=== Dataset records ===
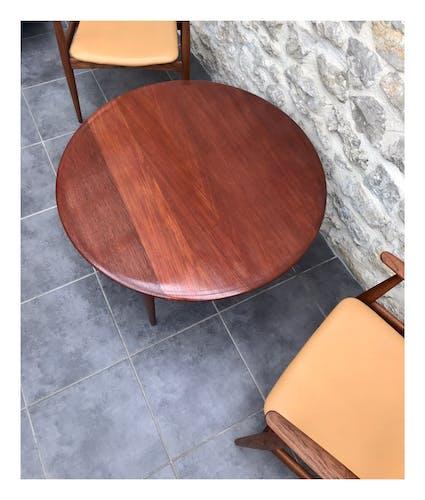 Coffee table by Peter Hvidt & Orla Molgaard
===
=== Dataset records ===
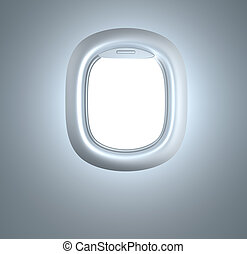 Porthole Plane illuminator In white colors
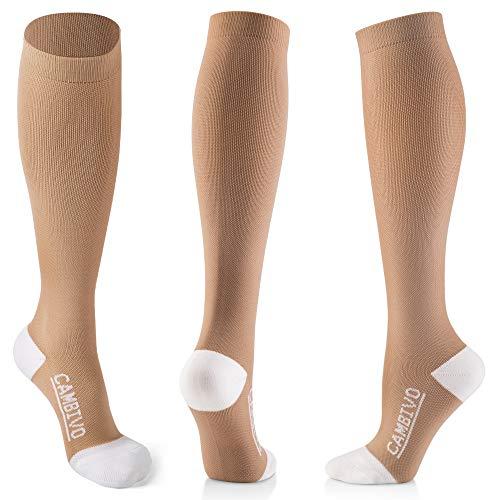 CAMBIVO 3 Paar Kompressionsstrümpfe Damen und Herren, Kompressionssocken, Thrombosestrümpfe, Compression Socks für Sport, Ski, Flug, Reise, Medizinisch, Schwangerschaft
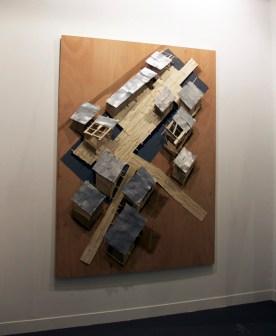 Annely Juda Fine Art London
===
=== Dataset records ===
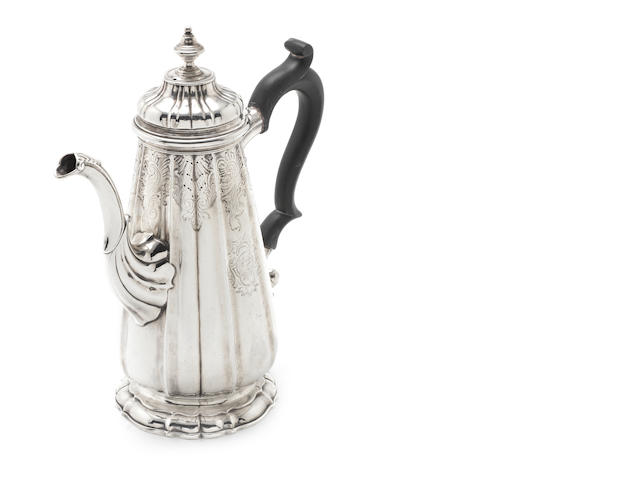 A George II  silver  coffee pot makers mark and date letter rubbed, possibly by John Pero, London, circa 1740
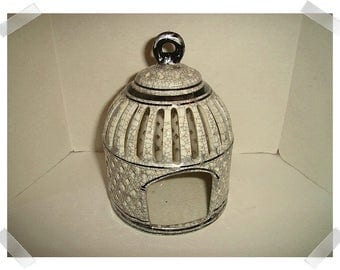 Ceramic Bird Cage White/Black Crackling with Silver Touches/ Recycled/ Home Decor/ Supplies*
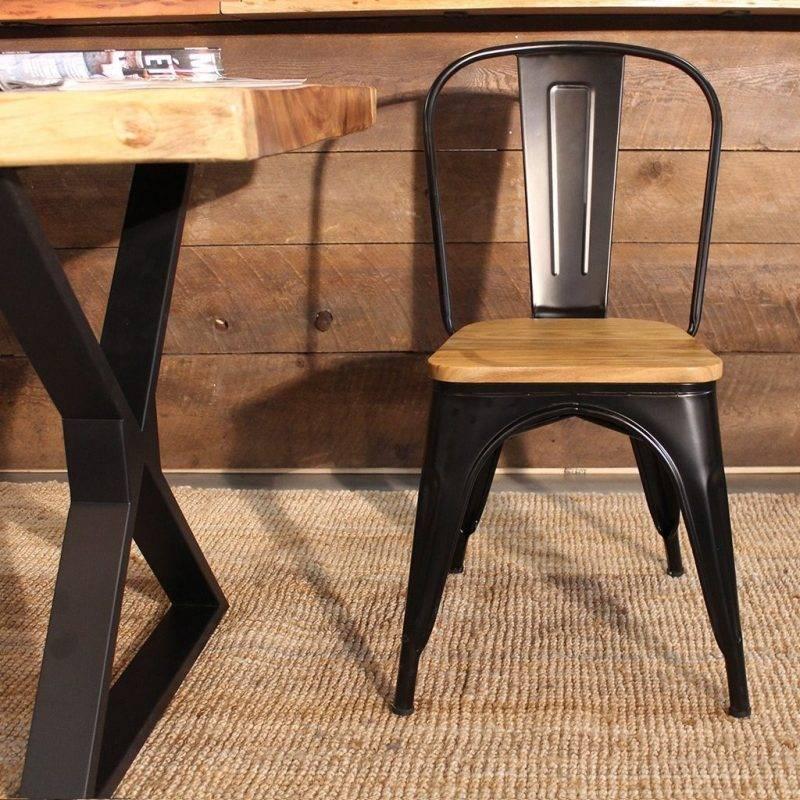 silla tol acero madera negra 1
===
Assignment: Your task is to copy only the lines above starting at the one containing "Porthole Plane illuminator In white colors" and ending at the one containing "Annely Juda Fine Art London". Copy them exactly, both ends included, and omit the pictures.

Task solution:
 Porthole Plane illuminator In white colors
 CAMBIVO 3 Paar Kompressionsstrümpfe Damen und Herren, Kompressionssocken, Thrombosestrümpfe, Compression Socks für Sport, Ski, Flug, Reise, Medizinisch, Schwangerschaft
 Annely Juda Fine Art London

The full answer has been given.